→ Aim of the task
Put the records into a JSON list of strings, one string per line, skipping blank lines. Begin at the line that contains "What is the bottommost object among" and stop at the end of the records, including both of those lines.

→ Data rows
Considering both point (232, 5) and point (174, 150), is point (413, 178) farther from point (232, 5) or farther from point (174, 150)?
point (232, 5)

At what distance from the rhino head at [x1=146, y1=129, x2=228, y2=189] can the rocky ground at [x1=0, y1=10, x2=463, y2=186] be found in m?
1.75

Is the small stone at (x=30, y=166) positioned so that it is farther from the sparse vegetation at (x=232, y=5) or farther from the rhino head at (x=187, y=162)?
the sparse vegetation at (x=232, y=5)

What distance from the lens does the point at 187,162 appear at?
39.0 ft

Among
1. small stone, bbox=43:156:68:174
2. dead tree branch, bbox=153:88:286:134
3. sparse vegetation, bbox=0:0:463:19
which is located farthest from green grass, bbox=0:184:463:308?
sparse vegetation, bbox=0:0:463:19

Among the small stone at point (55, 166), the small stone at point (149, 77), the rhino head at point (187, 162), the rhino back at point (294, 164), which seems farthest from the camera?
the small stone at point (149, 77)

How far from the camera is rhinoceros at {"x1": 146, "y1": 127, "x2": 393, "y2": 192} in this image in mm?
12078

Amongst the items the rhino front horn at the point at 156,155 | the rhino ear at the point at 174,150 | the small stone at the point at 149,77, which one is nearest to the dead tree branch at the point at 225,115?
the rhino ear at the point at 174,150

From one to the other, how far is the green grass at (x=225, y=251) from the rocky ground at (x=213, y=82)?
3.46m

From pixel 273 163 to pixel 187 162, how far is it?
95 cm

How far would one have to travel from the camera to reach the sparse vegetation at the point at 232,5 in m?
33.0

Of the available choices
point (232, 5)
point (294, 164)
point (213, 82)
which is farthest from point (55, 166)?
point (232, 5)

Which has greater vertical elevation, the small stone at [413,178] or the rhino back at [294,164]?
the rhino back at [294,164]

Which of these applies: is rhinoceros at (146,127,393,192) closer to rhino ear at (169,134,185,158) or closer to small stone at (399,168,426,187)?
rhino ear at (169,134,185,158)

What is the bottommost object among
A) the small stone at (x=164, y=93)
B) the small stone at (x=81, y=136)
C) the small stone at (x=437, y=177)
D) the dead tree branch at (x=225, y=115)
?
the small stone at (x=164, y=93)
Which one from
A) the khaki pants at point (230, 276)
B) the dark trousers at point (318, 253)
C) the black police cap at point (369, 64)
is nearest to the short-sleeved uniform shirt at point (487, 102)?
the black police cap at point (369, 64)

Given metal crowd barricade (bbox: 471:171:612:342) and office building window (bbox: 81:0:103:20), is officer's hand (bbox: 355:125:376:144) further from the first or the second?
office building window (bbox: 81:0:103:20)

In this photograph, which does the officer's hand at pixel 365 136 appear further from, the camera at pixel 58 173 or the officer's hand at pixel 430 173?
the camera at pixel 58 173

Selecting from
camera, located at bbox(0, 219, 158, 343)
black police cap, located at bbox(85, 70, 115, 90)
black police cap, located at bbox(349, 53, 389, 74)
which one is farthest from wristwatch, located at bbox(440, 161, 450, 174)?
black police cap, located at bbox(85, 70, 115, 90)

→ Exercise response
[
  "What is the bottommost object among",
  "A) the small stone at (x=164, y=93)",
  "B) the small stone at (x=81, y=136)",
  "C) the small stone at (x=437, y=177)",
  "D) the dead tree branch at (x=225, y=115)",
  "?",
  "the small stone at (x=164, y=93)",
  "Which one from",
  "A) the khaki pants at point (230, 276)",
  "B) the dark trousers at point (318, 253)",
  "C) the black police cap at point (369, 64)",
  "is nearest to the short-sleeved uniform shirt at point (487, 102)?",
  "the black police cap at point (369, 64)",
  "Given metal crowd barricade (bbox: 471:171:612:342) and office building window (bbox: 81:0:103:20), is officer's hand (bbox: 355:125:376:144) further from the first or the second?",
  "office building window (bbox: 81:0:103:20)",
  "In this photograph, which does the officer's hand at pixel 365 136 appear further from, the camera at pixel 58 173 or the officer's hand at pixel 430 173?",
  "the camera at pixel 58 173",
  "Selecting from",
  "camera, located at bbox(0, 219, 158, 343)",
  "black police cap, located at bbox(85, 70, 115, 90)",
  "black police cap, located at bbox(349, 53, 389, 74)",
  "which one is farthest from wristwatch, located at bbox(440, 161, 450, 174)?",
  "black police cap, located at bbox(85, 70, 115, 90)"
]